Excerto –
--*--

Mais tarde, em 11 de Fevereiro de 2019, no programa “Breakfast Club” não só Kamala admitiu o seu uso de marijuana de forma recreativa, como fez piadas para adoptar uma posição mais popular. Muito conveniente para a sua campanha presidencial.

A maior mancha na sua campanha presidencial foi outra iniciativa sua como procuradora. Em San Francisco, apoiou uma controversa lei de 2010 que tornava a falta escolar uma contravenção, punindo os pais com uma multa de US$ 2.000 ou até um ano de prisão. A evasão escolar ocorre desproporcionalmente por crianças cujos pais são pobres e menos instruídos, e crianças que não se sentem seguras na escola, que precisam sustentar suas famílias, que têm problemas de saúde mental e física e que estão em situações de vida instáveis. Dada a realidade social, a ideia de multar ou prender pais é cruel.

Numa palestra no Commonwealth Club em 2010, Kamala conta alegremente a história de como enviou um advogado de seu escritório para intimidar uma mãe solteira sem-teto, com dois empregos, cujos filhos faltaram demasiado às aulas. Ela sorri e recolhe risos ao lembrar-se de como instruiu seus subordinados para “parecerem ameaçadores” para que a mãe levasse a sério a ameaça de prisão.

Em outros registos, como em 2013 na Chicago Ideas Week, goza com os “esquerdistas” que usam slogans como “construir escolas, não prisões” e “coloque mais dinheiro na educação, não em prisões”, sugerindo que são ingénuos, e que não entendem a prevenção do crime.

Kamala desculpou-se por criminalizar os pais em uma entrevista ao Pod Save America, em Abril de 2019. “Esta nunca foi a intenção”, disse ela. “Lamento que isso tenha acontecido e o pensamento de que qualquer coisa que eu fiz poderia ter levado a isso.” Tanta aprendizagem e evolução em 2019, que conveniente.

Mas isso é passado. Agora é Vice-Presidente dos Estados Unidos da América. Provavelmente tem um novo currículo, cheio de acções provenientes das novas virtudes, certo?

--*--

Material recolhido –
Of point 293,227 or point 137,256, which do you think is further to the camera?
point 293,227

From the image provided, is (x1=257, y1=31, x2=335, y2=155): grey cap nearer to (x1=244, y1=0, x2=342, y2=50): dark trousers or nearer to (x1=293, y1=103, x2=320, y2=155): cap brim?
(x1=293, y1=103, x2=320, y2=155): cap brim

--*--

Tarefas a fazer –
**a)** Pode voltar a escrever o trecho do excerto que vai de "Mas isso é passado." até "novas virtudes, certo?", inclusive, alterando "passado" para "história"?
**b)** Como se traduz para inglês esta frase do excerto: "Dada a realidade social, a ideia de multar ou prender pais é cruel."?

Respostas –
**a)**
Mas isso é história. Agora é Vice-Presidente dos Estados Unidos da América. Provavelmente tem um novo currículo, cheio de acções provenientes das novas virtudes, certo?

**b)** Given the social reality, the idea of fining or jailing parents is cruel.